Úhošť is located in the Doupov Mountains in the municipal territory of Kadaň, between the villages Brodce and Pokutice (parts of Kadaň). The hill is a mesa with an area of 114.5 ha; the plateau at the top has an area of 80.5 ha. It has been protected as a national nature reserve since 1974. The national nature reserve has an area of 344.9 ha and a negligible area of the reserve lies also in the territory of Klášterec nad Ohří.

==Nature==
The hill arose in connection with the volcanic activity thad created all the Doupov Mountains. It is thus mainly formed by basalt.

In terms of plants, the area is very diverse. There are 1,000 plant species out of 3,000 recorded in the Czech Republic in the nature reserve. The slopes are covered with natural forest and steppe phytocoenose with such plants as hepaticas, orchis, pasqueflowers and others.

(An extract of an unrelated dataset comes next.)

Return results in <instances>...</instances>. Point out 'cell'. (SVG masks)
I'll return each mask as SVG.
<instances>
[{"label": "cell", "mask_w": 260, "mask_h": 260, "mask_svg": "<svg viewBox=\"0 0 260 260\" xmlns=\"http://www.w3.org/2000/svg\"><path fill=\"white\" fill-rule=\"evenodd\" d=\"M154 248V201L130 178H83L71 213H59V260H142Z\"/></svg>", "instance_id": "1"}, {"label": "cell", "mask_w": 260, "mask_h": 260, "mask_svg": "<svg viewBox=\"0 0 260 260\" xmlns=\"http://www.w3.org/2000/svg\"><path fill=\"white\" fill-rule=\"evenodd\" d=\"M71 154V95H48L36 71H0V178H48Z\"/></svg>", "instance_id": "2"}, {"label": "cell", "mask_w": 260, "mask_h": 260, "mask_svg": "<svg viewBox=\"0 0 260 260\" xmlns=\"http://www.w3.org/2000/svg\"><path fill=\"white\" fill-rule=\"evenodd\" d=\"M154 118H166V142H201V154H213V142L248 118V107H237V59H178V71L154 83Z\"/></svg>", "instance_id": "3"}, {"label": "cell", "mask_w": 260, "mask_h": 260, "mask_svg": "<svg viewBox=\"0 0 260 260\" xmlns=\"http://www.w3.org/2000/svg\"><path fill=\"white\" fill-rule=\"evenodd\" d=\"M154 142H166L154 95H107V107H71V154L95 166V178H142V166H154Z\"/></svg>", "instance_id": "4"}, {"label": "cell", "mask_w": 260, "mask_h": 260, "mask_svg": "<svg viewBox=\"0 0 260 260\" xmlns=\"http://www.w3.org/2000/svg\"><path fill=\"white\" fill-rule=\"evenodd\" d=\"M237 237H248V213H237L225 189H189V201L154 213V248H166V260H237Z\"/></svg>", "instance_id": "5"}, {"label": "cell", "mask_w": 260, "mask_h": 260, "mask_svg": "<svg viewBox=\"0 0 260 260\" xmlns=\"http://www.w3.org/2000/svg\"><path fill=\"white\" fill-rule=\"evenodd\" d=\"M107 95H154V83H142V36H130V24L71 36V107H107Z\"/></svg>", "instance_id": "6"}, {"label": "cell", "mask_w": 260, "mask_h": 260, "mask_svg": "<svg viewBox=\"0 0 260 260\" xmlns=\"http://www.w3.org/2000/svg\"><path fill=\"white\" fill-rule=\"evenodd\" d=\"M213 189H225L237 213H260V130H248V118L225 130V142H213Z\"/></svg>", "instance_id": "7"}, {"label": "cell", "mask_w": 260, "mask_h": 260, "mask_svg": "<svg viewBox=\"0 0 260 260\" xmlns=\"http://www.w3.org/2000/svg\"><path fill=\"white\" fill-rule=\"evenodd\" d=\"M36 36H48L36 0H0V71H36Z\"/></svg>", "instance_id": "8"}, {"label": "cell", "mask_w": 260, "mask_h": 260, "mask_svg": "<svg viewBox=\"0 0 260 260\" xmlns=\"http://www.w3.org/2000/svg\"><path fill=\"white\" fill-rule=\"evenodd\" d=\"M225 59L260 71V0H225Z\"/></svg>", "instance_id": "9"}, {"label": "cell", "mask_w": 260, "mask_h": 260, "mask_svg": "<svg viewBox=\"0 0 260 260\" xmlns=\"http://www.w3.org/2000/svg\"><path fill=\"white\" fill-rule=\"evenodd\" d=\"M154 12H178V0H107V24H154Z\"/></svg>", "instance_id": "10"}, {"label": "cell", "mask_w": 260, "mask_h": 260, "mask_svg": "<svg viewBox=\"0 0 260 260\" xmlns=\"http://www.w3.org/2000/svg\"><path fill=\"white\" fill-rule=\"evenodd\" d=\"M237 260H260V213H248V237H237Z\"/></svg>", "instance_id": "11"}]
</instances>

There is also a rich bird colony (owls, bee-eaters etc.).

==Settlement==
There used to be a village Úhošť on the top of the hill. It probably existed in Prehistory and some cultures from the Bronze Age (Knovíz culture) have been approved by excavations. The first written record of the village comes from 1401 when it was sold to a Kadaň townsman. It changed the holders coming usually from the nearby noble families. It remained in the property of the Thun family since the confiscations after the Battle of White Mountain till 1850 when it became an independent municipality and had a steady population of about 50 people. The population started to decline after World War II, and the village was officially dissolved in 1963. Nowadays there are just scrubby ruins of several houses.

==Tourism==
There is an educational trail leading through the nature reserve.